Organisés à Londres entre 1765 et 1782, les « concerts Bach-Abel » furent un foyer majeur de la vie musicale européenne au XVIIIe siècle et participèrent à l’émancipation du style galant. Des soirées réservées à une élitiste audience qui pouvait se permettre d’acquitter la souscription. Leur caractère exclusif se dispensait de toute publicité autre que l’annonce du rendez-vous. Aucun programme n’a ainsi survécu, ce qui nous prive aujourd’hui de savoir précisément quel répertoire y était joué. La reconstitution d’un tel concert repose donc sur des conjectures.

Dans ce disque, la proposition de l’ensemble Les Ombres est aussi pertinente que sincère, rappelant par exemple que certains opus ici choisis sont néanmoins postérieurs à la période d’activité de ces événements mondains, ainsi le charmant Quatuor en sol majeur avec flûte, écrit dans une veine de pastiche et d’autocitation, où reluit la traversière de Sylvain Sartre. Leur sont également postérieurs les trois chants populaires écossais, tirés des quelques centaines que Haydn diffusa à la fin de sa carrière. Parmi la production vocale contemporaine, des Songs de William Boyce ou Thomas Arne auraient-ils mieux fait l’affaire ? En tout cas cette incursion lyrique s’avère plausible dans ce contexte, et nous offre trois séquences des plus plaisantes pour varier ce récital essentiellement instrumental. La présence de Johann Samuel Schröter dans ces concerts est attestée dès 1772 alors qu’il n’avait que vingt ans et venait de débarquer de la Cour de Saxe. Avant sa disparition prématurée, le jeune virtuose du clavier devint un musicien très apprécié de la capitale anglaise et contribua à l’essor du pianoforte.

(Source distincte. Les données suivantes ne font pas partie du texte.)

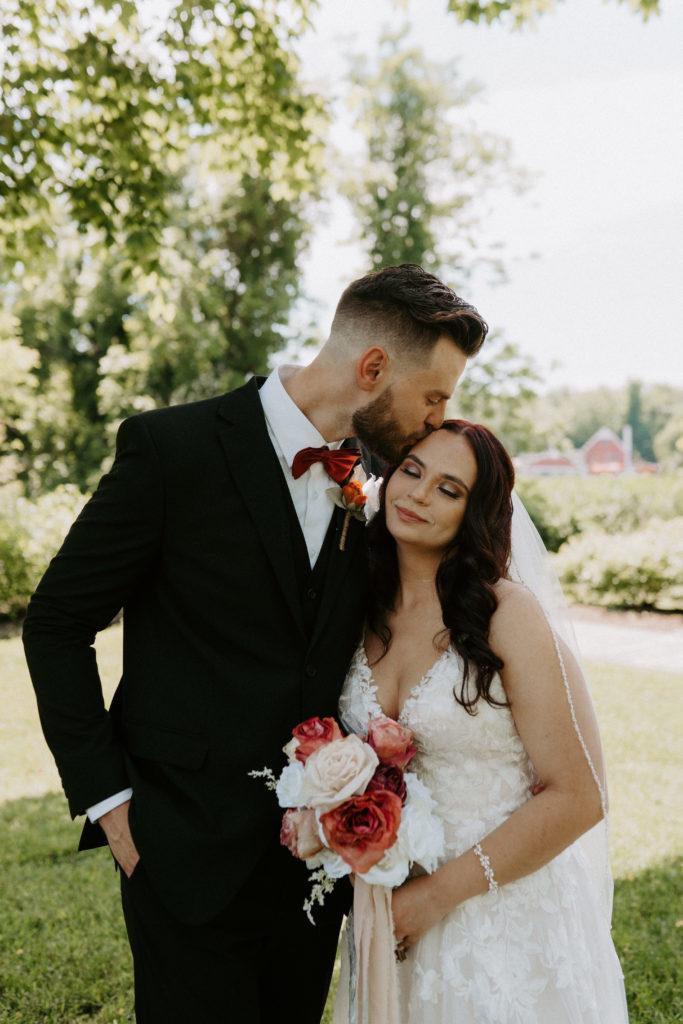 bride and groom on long island New York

Les deux tutélaires maîtres de cérémonie tiennent bien sûr une place d’honneur dans le CD, notamment Abel qui à lui seul en occupe presque la moitié, nous rappelant qu’il fut un des derniers grands gambistes de l’époque. Il est superbement servi par Margaux Blanchard : deux chatoyants Préludes solistes et une Sonate provenant d’un rare recueil découvert en 2014, que le Comte Maltzan (1733-1817), Ambassadeur de Prusse à Londres, ramena dans ses bagages à son retour en Silésie. Johann Christian Bach est représenté par un Quatuor de l’opus 8 (ici abordé avec flûte et viole), en deux parties tout comme la « sonate arrangée » dont nous entendons le Menuetto, dansé sur les pointes par Théotime Langlois de Swarte et Justin Taylor. Ne se sentirait-on privilégié d’être associé à de tels instants de grâce ? Tout au long de cette large heure de musique brille un plaisir exquis, émané d’une équipe qui nous enchante et qui, il y a deux siècles et demi, aurait certainement tout autant ravi les hôtes de marque de cette « Bach – Abel Society ».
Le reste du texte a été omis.